Levantamento obtido pelo g1 aponta crescimento de personagens artificiais usados para influenciar debates políticos sem aviso ao público
Perfis gerados por inteligência artificial passaram a ocupar espaço crescente no debate político brasileiro nas redes sociais. Um levantamento do Observatório das Eleições identificou ao menos 18 personagens artificiais usados para comentar política entre janeiro de 2025 e abril de 2026. Em 61% dos casos analisados, não havia qualquer aviso informando que o conteúdo havia sido produzido por IA.
Os dados, divulgados pelo g1, fazem parte de uma pesquisa realizada pelas organizações Data Privacy Brasil e Aláfia Lab. O estudo aponta que os avatares digitais vêm sendo usados para simular eleitores comuns, comentaristas populares e figuras de apelo emocional capazes de ampliar o alcance político nas plataformas.
Entre os casos de maior repercussão está o da personagem “Dona Maria”, uma idosa criada artificialmente que viralizou com vídeos críticos ao governo federal. A personagem acumulou centenas de publicações e se tornou alvo de ações apresentadas ao Tribunal Superior Eleitoral por partidos ligados à base governista.
Segundo os pesquisadores, a estratégia explora a aparência de espontaneidade e autenticidade para influenciar o debate público. Em muitos casos, a origem artificial dos conteúdos só foi percebida após análises técnicas que identificaram falhas visuais, distorções em imagens e padrões robotizados de voz.
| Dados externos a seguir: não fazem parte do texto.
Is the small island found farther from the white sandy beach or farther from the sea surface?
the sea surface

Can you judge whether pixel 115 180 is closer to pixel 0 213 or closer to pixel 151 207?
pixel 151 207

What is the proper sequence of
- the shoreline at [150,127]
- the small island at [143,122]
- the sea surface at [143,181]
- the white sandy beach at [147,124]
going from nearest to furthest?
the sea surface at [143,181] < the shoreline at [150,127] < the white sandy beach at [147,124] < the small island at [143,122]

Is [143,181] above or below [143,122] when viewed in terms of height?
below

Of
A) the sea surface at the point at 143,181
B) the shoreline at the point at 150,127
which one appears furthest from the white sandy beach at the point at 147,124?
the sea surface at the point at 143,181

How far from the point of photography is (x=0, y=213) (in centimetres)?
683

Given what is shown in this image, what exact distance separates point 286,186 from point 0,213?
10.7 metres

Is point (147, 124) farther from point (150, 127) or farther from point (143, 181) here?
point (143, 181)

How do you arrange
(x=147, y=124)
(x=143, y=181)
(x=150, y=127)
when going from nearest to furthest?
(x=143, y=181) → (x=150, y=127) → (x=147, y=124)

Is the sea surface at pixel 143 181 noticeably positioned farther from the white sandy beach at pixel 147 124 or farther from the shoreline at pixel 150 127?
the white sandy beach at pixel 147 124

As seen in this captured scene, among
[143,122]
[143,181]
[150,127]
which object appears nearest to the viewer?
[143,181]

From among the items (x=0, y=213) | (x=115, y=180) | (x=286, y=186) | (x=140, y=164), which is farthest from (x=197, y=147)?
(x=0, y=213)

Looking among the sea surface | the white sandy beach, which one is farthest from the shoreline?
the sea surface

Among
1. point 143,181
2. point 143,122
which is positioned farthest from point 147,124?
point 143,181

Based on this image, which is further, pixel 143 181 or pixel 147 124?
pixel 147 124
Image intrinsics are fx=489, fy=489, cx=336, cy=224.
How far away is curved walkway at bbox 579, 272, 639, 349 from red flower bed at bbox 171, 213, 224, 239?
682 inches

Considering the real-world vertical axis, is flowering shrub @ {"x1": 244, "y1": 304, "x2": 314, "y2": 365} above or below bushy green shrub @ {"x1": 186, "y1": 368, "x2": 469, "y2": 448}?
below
Outro personagem citado no levantamento é “Seu Zé da Feira”, avatar que ganhou circulação entre perfis ligados à esquerda com vídeos favoráveis ao presidente Luiz Inácio Lula da Silva e críticas a partidos de direita.
O estudo também aponta que os avatares digitais passaram a funcionar como instrumentos de desinformação política. Em 14 dos 18 casos mapeados, os conteúdos continham alegações falsas ou enganosas envolvendo políticos, instituições públicas ou o sistema democrático brasileiro.
As publicações circularam principalmente no TikTok e no Instagram, mas também apareceram no YouTube, Facebook, X e Kwai. Entre os alvos dos conteúdos estavam o ex-presidente Jair Bolsonaro, ministros do Supremo Tribunal Federal e integrantes do governo federal.
As regras aprovadas pela Justiça Eleitoral para as eleições de 2026 determinam que conteúdos produzidos ou manipulados por inteligência artificial devem trazer aviso explícito sobre o uso da tecnologia. Mesmo assim, a pesquisa mostra que grande parte dos perfis segue operando sem qualquer identificação visível ao público.